La settimana si è chiusa in bellezza per FinecoBank che, dopo aver ceduto circa mezzo punto percentuale ieri, oggi ha aperto le contrattazioni già in salita, vivendo l'intera sessione in positivo.

Il titolo si è fermato a 11,475 euro, con un rialzo dell'1,41% e volumi di scambio vivaci, visto che a fine sessione sono transitate sul mercato oltre 5 milioni di azioni, contro la media degli ultimi 30 giorni pari a circa 3,5 milioni di pezzi.

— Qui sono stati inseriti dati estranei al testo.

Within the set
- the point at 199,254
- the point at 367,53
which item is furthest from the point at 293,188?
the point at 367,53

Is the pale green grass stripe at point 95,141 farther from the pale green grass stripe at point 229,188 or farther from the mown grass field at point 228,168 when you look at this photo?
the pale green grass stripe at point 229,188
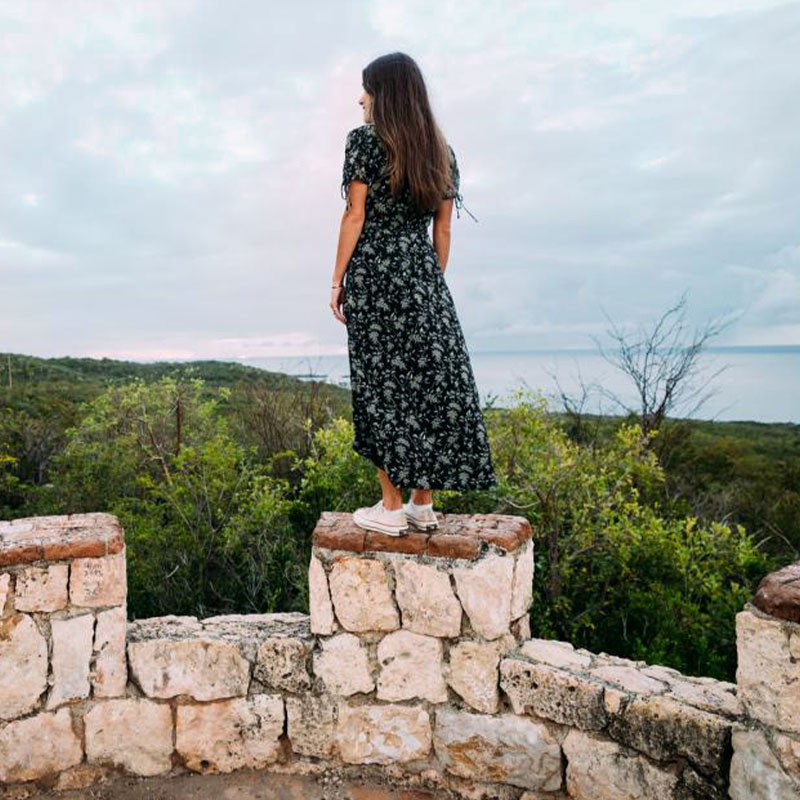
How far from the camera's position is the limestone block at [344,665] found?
2820 mm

Nell'intraday FinecoBank è arrivato a toccare un top intraday a 11,69 euro, riportandosi su livelli che non si vedevano più da fine aprile.

Il titolo oggi ha beneficiato della buona intonazione del settore del risparmio gestito, riuscendo a sovraperformare il Ftse Mib, grazie al sostegno di UBS.

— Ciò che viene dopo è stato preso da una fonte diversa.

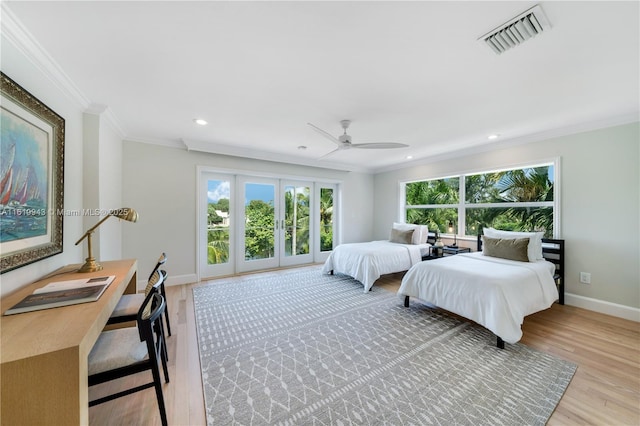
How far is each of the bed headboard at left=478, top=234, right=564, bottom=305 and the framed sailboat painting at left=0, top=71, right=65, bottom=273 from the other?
5.29 metres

Gli analisti di quest'ultima hanno deciso di avviare la copertura su FinecoBank con una raccomandazione "buy" e un prezzo obiettivo a 12,7 euro. 

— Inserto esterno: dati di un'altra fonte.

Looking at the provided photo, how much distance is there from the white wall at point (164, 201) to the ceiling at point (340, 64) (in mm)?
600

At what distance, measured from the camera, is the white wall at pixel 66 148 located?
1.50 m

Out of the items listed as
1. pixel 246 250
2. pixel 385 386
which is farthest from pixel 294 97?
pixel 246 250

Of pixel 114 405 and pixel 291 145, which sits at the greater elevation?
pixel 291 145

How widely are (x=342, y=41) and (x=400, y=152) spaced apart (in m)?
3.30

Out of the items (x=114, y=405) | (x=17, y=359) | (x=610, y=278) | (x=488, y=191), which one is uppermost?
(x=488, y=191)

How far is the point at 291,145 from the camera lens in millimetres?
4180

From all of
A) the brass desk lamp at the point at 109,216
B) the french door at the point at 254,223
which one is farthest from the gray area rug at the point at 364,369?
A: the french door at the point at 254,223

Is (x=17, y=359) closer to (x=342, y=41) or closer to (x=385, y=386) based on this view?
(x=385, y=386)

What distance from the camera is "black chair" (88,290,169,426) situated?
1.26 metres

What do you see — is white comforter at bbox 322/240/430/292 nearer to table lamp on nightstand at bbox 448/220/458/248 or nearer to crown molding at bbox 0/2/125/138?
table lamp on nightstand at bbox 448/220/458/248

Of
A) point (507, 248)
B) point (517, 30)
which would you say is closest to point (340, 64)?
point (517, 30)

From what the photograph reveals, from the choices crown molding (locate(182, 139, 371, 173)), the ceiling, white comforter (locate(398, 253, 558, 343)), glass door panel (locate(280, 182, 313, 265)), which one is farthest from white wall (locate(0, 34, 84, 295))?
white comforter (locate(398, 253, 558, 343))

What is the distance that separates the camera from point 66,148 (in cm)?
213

UBS indica diversi punti di forza per FinecoBank, a partire dall'utilizzo di una piattaforma digitale che permette al gruppo di offrire una vasta gamma di prodotti finanziari, fornendogli così un vantaggio competitivo strutturale rispetto ai competitors.

Per questo motivo gli analisti per FinecoBank prevedono flussi medi annui pari al 10% delle masse nel periodo 20202-2022, contro la media del 5% dei concorrenti e rispetto al 6% prezzato dai valori attuali del titolo. 

La banca elvetica inoltre apprezza il fatto che il modello digitale di FinecoBank permette di raggiungere nuovi mercati anche con limitati investimenti, oltre ad avere una gamma prodotti attraente.

Alla luce di ciò gli analisti ritengono che il gruppo guidato da Foti sia l'unica società del settore italiano della gestione e raccolta del risparmio che possa produrre una crescita di valore sostenibile per gli azionisti entrando in nuovi mercati esteri.